Unfortunately, this code does not work since {{params.date_list}}
does not get parsed, and passed as "{{params.date_list}}" instead.
What is the best way to achieve above, i.e., to dynamically generate tasks based on the input param? Any solution that help me to generate that list, and hence, use in the for loop
is fine.
I appreciate if someone shed some lights for me.
UPDATE: following @ozs comment, I made the following changes:
def make_list():
context = get_current_context()
return context["params"]["date_list"]
@task
def generate_tasks(arg):
return TriggerDagRunOperator(task_id=f"{arg}", trigger_dag_id="test_action", wait_for_completion=True)
generate_tasks = generate_tasks.expand(arg=make_list())
(generate_tasks)
and in other DAG, test_action.py
i have only a simple PythonOperatopr()
.
However, no secondary DAG is being triggered.

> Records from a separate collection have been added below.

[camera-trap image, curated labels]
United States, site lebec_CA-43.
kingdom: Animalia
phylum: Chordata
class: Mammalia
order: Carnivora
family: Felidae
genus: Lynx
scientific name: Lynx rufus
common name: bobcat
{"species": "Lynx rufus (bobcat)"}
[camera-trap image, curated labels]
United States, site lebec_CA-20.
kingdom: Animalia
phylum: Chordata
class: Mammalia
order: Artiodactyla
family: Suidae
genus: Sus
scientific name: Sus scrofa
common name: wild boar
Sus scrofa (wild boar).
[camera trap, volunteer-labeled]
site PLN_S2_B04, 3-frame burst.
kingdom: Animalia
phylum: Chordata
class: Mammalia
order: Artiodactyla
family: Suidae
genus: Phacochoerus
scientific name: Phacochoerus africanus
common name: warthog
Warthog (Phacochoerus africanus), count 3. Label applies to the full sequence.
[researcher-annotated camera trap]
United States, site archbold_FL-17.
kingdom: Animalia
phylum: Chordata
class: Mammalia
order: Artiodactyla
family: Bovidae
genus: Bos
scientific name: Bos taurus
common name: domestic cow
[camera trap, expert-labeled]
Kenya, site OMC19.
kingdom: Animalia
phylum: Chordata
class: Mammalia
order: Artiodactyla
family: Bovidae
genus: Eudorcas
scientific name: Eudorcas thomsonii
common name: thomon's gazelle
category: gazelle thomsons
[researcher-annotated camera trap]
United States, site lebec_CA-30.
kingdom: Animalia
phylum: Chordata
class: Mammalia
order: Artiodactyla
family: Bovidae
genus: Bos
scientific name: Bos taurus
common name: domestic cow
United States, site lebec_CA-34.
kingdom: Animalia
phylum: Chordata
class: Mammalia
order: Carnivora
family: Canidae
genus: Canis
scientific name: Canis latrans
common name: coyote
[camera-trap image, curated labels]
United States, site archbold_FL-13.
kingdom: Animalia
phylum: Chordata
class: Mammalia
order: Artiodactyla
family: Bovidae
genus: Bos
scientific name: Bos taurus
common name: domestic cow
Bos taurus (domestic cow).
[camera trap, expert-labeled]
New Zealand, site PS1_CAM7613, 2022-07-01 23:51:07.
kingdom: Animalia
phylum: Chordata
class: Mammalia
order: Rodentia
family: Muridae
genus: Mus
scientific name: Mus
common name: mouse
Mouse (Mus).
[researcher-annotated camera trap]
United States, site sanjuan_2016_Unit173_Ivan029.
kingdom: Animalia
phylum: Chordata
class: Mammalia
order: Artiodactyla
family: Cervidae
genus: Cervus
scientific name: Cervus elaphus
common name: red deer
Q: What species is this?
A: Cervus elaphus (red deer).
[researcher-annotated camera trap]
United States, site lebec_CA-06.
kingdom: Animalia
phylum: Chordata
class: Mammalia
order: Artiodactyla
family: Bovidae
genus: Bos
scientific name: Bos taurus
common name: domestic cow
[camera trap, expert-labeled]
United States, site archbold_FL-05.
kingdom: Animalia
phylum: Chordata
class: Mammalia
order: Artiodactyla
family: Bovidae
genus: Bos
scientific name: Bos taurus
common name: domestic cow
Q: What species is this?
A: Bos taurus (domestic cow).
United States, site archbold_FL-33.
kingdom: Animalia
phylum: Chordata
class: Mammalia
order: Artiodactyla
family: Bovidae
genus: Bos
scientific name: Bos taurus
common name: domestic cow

Am i missing something?
You should use airflow dynamic task to create task according to list of params.
your code is running while airflow is parsing the dag and not running an instance of it.
to to that, you should use airflow DynamicTask
at the example bellow I am triggering dags according the number of items I get in the date_list and pass each dag the value of item.
in this case I ran it with 2 dates so 2 dag_runs were triggered and each one I passed to date param(in test_action dag conf) the value of the item in the list.
from datetime import datetime
from airflow import DAG
from airflow.decorators import task
from airflow.models import Param
from airflow.operators.python import get_current_context
from airflow.operators.trigger_dagrun import TriggerDagRunOperator
with DAG(
dag_id="test_dag",
schedule_interval=None,
start_date=datetime(2022, 1, 1),
params={
"date_list": Param(["2022-10-10", "2023-10-10"], type="array",)
},
render_template_as_native_obj=True,
tags=["test"],
) as dag:
@task
def make_list():
context = get_current_context()
return [{"date": val} for val in context["dag_run"].conf["date_list"]]
test_actions = TriggerDagRunOperator.partial(
task_id="test_action", trigger_dag_id="test_action", wait_for_completion=True
).expand(conf=make_list())
(test_actions)
and the test_action dag :
with DAG(
dag_id="test_action",
schedule_interval=None,
start_date=datetime(2022, 1, 1),
params={
"date": ""
},
render_template_as_native_obj=True,
tags=["test"],
) as dag:
@task
def print_arg():
context = get_current_context()
return context["dag_run"].conf["date"]
(print_arg)